The trial will measure water consumption in Ballina, Bathurst, Dubbo and the Murray River Council area over the next six months using smart meters and cutting-edge artificial intelligence (AI) technology.   

The study is being conducted by Griffith University using its AI software program, Autoflow, to pinpoint how many litres of water are being used in the household and for what purposes.  

Autoflow uses existing knowledge predetermined by other water usage studies to analyse smart meter data and categorise the information into different household activities.  

These insights will lift the lid on water consumption patterns that will enable government and local water utilities to make more informed water management decisions particularly during drought and peak demand periods.  

It is the first time a study of this kind has been carried out in regional New South Wales using AI technology that will provide new information that will allow communities to better plan and manage water. 

Ballina, Bathurst, Dubbo and the Murray River Council were chosen to be part of the trial because they already have smart meters installed across homes and they represent a good cross section of regional New South Wales from the southern, central and western inland to the coast. 

Traditionally, households have used water meters that need to be read every few months to capture water use, making it hard to understand what the water is being used for. 

Smart meters are digital devices that can send measurement information to Local Water Utilities remotely. 

The project is being delivered by the Department of Climate Change, Energy, the Environment and Water through its NSW Water Efficiency Program. 

The trial is currently underway with the results expected to be handed down later in 2024. 

New South Wales Department of Climate Change, Energy, the Environment and Water Executive Director of Operations Resilience, Ashraf El-Sherbini, said that if someone asked how much water you use every day to shower, brush your teeth, fill up your water bottle or boil the kettle, most people wouldn’t know.  

“This study will bring smart meters and AI technology together to help us understand exactly how much water is being used in regional homes and for what purposes,” Mr El-Sherbini said.  
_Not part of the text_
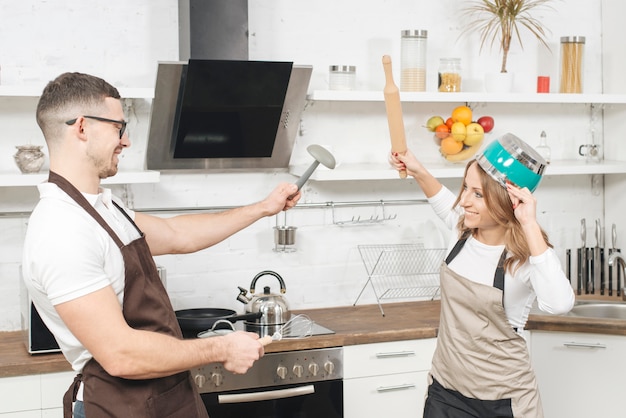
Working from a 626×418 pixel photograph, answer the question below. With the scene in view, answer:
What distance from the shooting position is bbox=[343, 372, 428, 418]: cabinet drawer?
3248 millimetres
“Looking at supply and demand trends will enable government and local water utilities to make more informed decisions about water management in regional New South Wales including how to minimise usage, when to implement water restrictions, whether infrastructure needs upgrading and how to make the most of the water we’ve got.  

“If we can harness state-of-the-art technology to get greater insight into how residents are using their water, we can get better outcomes for local communities. 
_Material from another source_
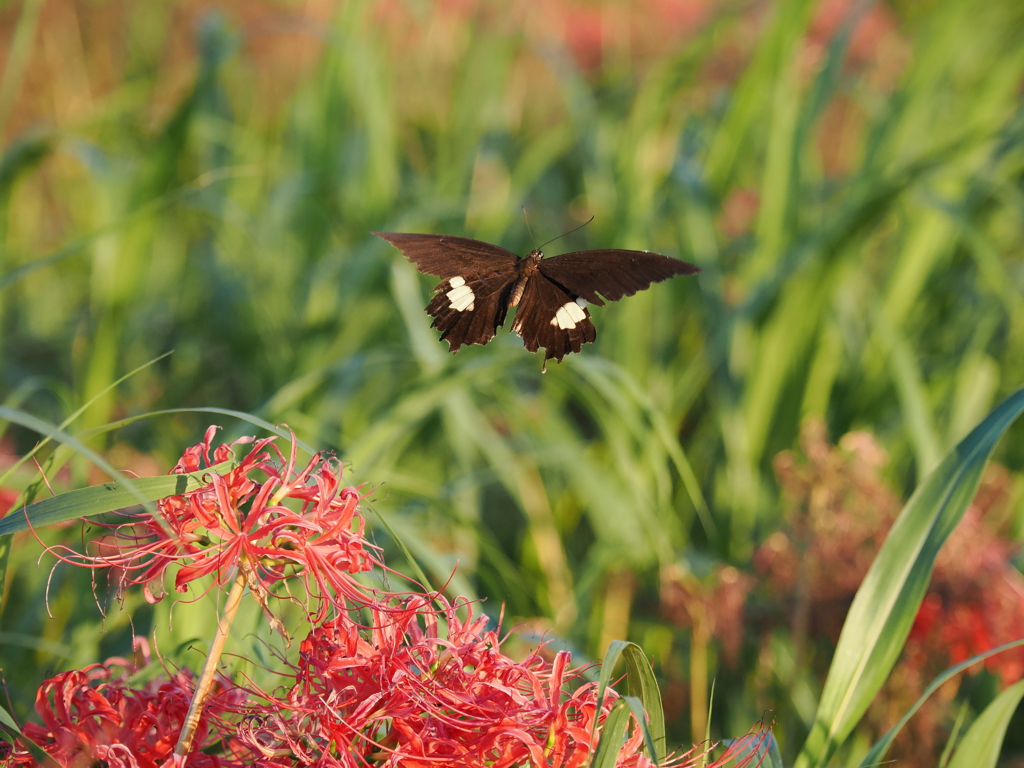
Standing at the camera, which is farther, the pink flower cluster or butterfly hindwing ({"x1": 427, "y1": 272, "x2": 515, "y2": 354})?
butterfly hindwing ({"x1": 427, "y1": 272, "x2": 515, "y2": 354})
“A similar trial that took place in our metro cities was a success, so it makes sense that we now do a study in the regions as part of our ongoing commitment to boost water efficiency to ensure no drop of water is wasted.”  

Griffith University School of Engineering & Built Environment Professor, Rodney Stewart, said that the university’s innovative AI software model has been created using existing water data and various AI techniques to identify usage trends and patterns that are captured on the smart meter.  
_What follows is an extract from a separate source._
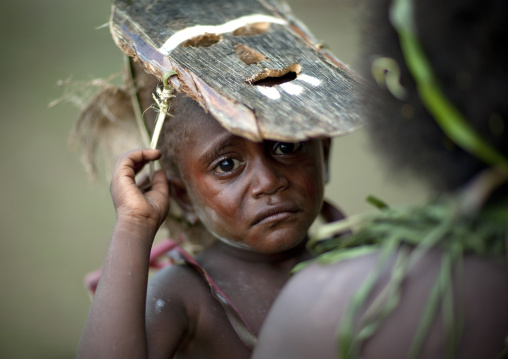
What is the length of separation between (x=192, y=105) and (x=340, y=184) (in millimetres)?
2949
“The software will then harvest this information and categorise it into different residential activities from flushing a toilet to running a bath and watering the garden,” Prof Stewart said.  

“Previously, getting this sort of information wouldn’t have been possible using smart meters alone, so we’re really pleased to be partnering with the State Government to shed light on regional water use that will help shape future water efficiency programs across the state.”